→ **Goal of the exercise**
Turn every line of the listing below into a numbered list, leaving out the blank lines.
--- Start Supplied information ---
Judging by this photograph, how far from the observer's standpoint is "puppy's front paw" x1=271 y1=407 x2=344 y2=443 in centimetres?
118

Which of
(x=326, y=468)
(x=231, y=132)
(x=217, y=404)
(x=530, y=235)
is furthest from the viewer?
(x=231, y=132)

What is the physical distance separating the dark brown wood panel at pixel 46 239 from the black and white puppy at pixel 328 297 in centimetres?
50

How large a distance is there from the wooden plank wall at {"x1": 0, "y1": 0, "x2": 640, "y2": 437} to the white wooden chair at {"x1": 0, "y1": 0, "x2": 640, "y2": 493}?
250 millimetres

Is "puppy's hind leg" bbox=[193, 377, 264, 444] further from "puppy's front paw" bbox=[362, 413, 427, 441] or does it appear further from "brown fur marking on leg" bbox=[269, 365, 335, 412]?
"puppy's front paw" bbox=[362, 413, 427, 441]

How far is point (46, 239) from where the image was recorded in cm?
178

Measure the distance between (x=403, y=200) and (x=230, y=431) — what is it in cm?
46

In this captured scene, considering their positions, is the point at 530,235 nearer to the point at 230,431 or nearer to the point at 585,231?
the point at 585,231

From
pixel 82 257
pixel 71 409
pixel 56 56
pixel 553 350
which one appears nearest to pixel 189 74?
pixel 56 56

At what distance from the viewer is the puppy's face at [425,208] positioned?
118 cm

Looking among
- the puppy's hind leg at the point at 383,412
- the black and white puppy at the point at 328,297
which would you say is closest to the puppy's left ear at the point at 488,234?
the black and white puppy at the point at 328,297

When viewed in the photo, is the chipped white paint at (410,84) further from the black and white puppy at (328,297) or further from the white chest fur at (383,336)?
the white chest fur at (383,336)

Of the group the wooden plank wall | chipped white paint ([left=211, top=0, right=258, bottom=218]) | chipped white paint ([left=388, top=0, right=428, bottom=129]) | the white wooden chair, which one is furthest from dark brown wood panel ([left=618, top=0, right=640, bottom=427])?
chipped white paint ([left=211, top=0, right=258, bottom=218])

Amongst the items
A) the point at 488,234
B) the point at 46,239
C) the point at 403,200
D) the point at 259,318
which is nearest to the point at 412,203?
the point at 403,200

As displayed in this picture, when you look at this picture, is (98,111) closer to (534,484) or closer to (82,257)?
--- End Supplied information ---
→ **Finished task**
1. Judging by this photograph, how far from the observer's standpoint is "puppy's front paw" x1=271 y1=407 x2=344 y2=443 in centimetres?
2. 118
3. Which of
4. (x=326, y=468)
5. (x=231, y=132)
6. (x=217, y=404)
7. (x=530, y=235)
8. is furthest from the viewer?
9. (x=231, y=132)
10. What is the physical distance separating the dark brown wood panel at pixel 46 239 from the black and white puppy at pixel 328 297 in centimetres?
11. 50
12. How large a distance is there from the wooden plank wall at {"x1": 0, "y1": 0, "x2": 640, "y2": 437} to the white wooden chair at {"x1": 0, "y1": 0, "x2": 640, "y2": 493}?
13. 250 millimetres
14. Is "puppy's hind leg" bbox=[193, 377, 264, 444] further from "puppy's front paw" bbox=[362, 413, 427, 441] or does it appear further from "brown fur marking on leg" bbox=[269, 365, 335, 412]?
15. "puppy's front paw" bbox=[362, 413, 427, 441]
16. How far is point (46, 239) from where the image was recorded in cm?
17. 178
18. Measure the distance between (x=403, y=200) and (x=230, y=431) — what is it in cm?
19. 46
20. In this captured scene, considering their positions, is the point at 530,235 nearer to the point at 230,431 or nearer to the point at 585,231?
21. the point at 585,231
22. From
23. pixel 82 257
24. pixel 71 409
25. pixel 56 56
26. pixel 553 350
27. which one appears nearest to pixel 189 74?
28. pixel 56 56
29. At what distance from the viewer is the puppy's face at [425,208] positioned?
30. 118 cm
31. Looking among
32. - the puppy's hind leg at the point at 383,412
33. - the black and white puppy at the point at 328,297
34. which would you say is closest to the puppy's left ear at the point at 488,234?
35. the black and white puppy at the point at 328,297
36. When viewed in the photo, is the chipped white paint at (410,84) further from the black and white puppy at (328,297) or further from the white chest fur at (383,336)?
37. the white chest fur at (383,336)
38. Of the group the wooden plank wall | chipped white paint ([left=211, top=0, right=258, bottom=218]) | chipped white paint ([left=388, top=0, right=428, bottom=129]) | the white wooden chair, which one is furthest from dark brown wood panel ([left=618, top=0, right=640, bottom=427])?
39. chipped white paint ([left=211, top=0, right=258, bottom=218])
40. Amongst the items
41. A) the point at 488,234
42. B) the point at 46,239
43. C) the point at 403,200
44. D) the point at 259,318
45. which is nearest to the point at 412,203?
46. the point at 403,200
47. As displayed in this picture, when you look at this picture, is (98,111) closer to (534,484) or closer to (82,257)?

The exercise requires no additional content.